### Records shown:
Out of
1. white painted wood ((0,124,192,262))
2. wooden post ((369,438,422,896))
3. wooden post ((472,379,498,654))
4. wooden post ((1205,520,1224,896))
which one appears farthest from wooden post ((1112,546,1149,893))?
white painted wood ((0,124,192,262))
==
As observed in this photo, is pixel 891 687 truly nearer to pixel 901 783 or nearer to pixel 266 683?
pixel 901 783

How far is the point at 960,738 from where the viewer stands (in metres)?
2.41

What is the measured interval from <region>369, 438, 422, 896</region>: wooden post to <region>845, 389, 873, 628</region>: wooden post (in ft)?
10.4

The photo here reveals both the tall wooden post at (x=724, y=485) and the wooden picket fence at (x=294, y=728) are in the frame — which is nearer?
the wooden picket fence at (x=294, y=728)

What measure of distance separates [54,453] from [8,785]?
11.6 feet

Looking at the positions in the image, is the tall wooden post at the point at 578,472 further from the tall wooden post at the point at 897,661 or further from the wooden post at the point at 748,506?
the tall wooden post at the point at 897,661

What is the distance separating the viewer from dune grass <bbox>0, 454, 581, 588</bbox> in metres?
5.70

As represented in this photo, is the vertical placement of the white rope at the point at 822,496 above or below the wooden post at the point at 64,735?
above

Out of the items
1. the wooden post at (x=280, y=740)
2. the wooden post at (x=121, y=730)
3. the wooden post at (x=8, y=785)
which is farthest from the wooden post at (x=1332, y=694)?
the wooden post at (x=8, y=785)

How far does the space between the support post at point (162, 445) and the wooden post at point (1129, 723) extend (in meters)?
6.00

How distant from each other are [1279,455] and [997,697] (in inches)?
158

### To do:
Gather every line in the entries above that contains the word "photo", and copy each one in full.

### Solution:
As observed in this photo, is pixel 891 687 truly nearer to pixel 901 783 or nearer to pixel 266 683?
The photo here reveals both the tall wooden post at (x=724, y=485) and the wooden picket fence at (x=294, y=728) are in the frame — which is nearer?
As represented in this photo, is the vertical placement of the white rope at the point at 822,496 above or below the wooden post at the point at 64,735?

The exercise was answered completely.